▶ EXERCISE SET
1/ Please duplicate the part of the MCP server setup guide between "3. HTTP + Remote" and "must be re-called.", inclusive.
2/ In the MCP server setup guide, how long does the token returned by the GitHub App factory last?
3/ Resume the MCP server setup guide from where it stops.

▶ QUOTED PASSAGE
2. HTTP + LocalProvider (local CI, Studio-like hosting pointed at a working tree)

import { startHttpMcpServer } from '@contentrain/mcp/server/http'

const handle = await startHttpMcpServer({
  projectRoot: '/path/to/project',
  port: 3333,
  host: '0.0.0.0',
  authToken: process.env.MCP_BEARER_TOKEN,
  // path: '/mcp' — custom mount path, default '/mcp'
})

// handle.url — "http://0.0.0.0:3333/mcp"
// handle.close() — shuts down when you're done

CLI equivalent: contentrain serve --mcpHttp --authToken $TOKEN.

3. HTTP + Remote Provider (three patterns)

a. Factory with GitHub App credentials. Simplest for one-off scripts and CI runners — the factory signs the JWT, exchanges it for an installation token, and hands Octokit a bearer. The returned token lasts ~1 hour; at that point the factory must be re-called.

import { createGitHubProvider } from '@contentrain/mcp/providers/github'
import { startHttpMcpServerWith } from '@contentrain/mcp/server/http'

const provider = await createGitHubProvider({
  auth: {
    type: 'app',
    appId: Number(process.env.GITHUB_APP_ID),
    privateKey: process.env.GITHUB_APP_PRIVATE_KEY!,
    installationId: Number(process.env.GITHUB_INSTALLATION_ID),
  },
  repo: { owner: 'acme', name: 'site' },
})

const handle = await startHttpMcpServerWith({
  provider,
  port: 3333,
  authToken: workspaceBearerToken,
})

b. exchangeInstallationToken helper for external token caching. When you want to pin the token lifecycle yourself (cache across requests, refresh on a schedule, share across workers), call the helper directly and pass the opaque bearer to createGitHubProvider({ auth: { type: 'pat', token } }).

▶ MATERIAL PROVIDED

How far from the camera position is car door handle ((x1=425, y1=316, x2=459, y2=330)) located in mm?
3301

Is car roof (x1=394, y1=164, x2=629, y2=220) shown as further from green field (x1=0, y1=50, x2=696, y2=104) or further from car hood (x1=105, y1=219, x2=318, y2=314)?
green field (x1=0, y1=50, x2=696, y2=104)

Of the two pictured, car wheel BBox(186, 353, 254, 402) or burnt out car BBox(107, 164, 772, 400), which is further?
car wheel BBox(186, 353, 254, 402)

▶ TASK-BY-TASK OUTPUTS
1/
3. HTTP + Remote Provider (three patterns)

a. Factory with GitHub App credentials. Simplest for one-off scripts and CI runners — the factory signs the JWT, exchanges it for an installation token, and hands Octokit a bearer. The returned token lasts ~1 hour; at that point the factory must be re-called.

2/ About one hour.

3/
import {
  createGitHubProvider,
  exchangeInstallationToken,
} from '@contentrain/mcp/providers/github'

const { token, expiresAt } = await exchangeInstallationToken({
  appId: Number(process.env.GITHUB_APP_ID),
  privateKey: process.env.GITHUB_APP_PRIVATE_KEY!,
  installationId: Number(process.env.GITHUB_INSTALLATION_ID),
})
// cache { token, expiresAt } in redis / your KV of choice

const provider = await createGitHubProvider({
  auth: { type: 'pat', token },
  repo: { owner: 'acme', name: 'site' },
})

c. Inject your own Octokit with @octokit/auth-app (recommended for hosted / long-lived providers). This is Studio's pattern. The Octokit SDK auto-refreshes installation tokens for the lifetime of the instance, so your provider never has to think about expiry.

import { Octokit } from '@octokit/rest'
import { createAppAuth } from '@octokit/auth-app'
import { GitHubProvider } from '@contentrain/mcp/providers/github'
import { startHttpMcpServerWith } from '@contentrain/mcp/server/http'

const octokit = new Octokit({
  authStrategy: createAppAuth,
  auth: {
    appId: Number(process.env.GITHUB_APP_ID),
    privateKey: process.env.GITHUB_APP_PRIVATE_KEY!,
    installationId: Number(process.env.GITHUB_INSTALLATION_ID),
  },
})

const provider = new GitHubProvider(octokit, { owner: 'acme', name: 'site' })

const handle = await startHttpMcpServerWith({
  provider,
  port: 3333,
  authToken: workspaceBearerToken,
})

Trade-offs:

Pattern	Best for	Auto-refresh	Deps
a — factory `auth.type: 'app'`	Short-lived scripts, CI	No (1-hour TTL)	`@octokit/rest`
b — `exchangeInstallationToken` + PAT	External token cache (redis, KV)	You decide	`@octokit/rest`
c — Octokit injection + `@octokit/auth-app`	Long-lived hosted providers (Studio)	Yes	`@octokit/rest` + `@octokit/auth-app`

For multi-tenant deployments where each request targets a different project, see the per-request resolver section below.

Swap in createGitLabProvider({ auth, project }) for GitLab — project.projectId (numeric ID or group/name path) is required; self-hosted GitLab instances also pass project.host. Both remote providers accept an optional contentRoot on the repo/project ref for monorepos whose .contentrain/ lives under a prefix.

3a. HTTP + per-request provider resolver (multi-tenant)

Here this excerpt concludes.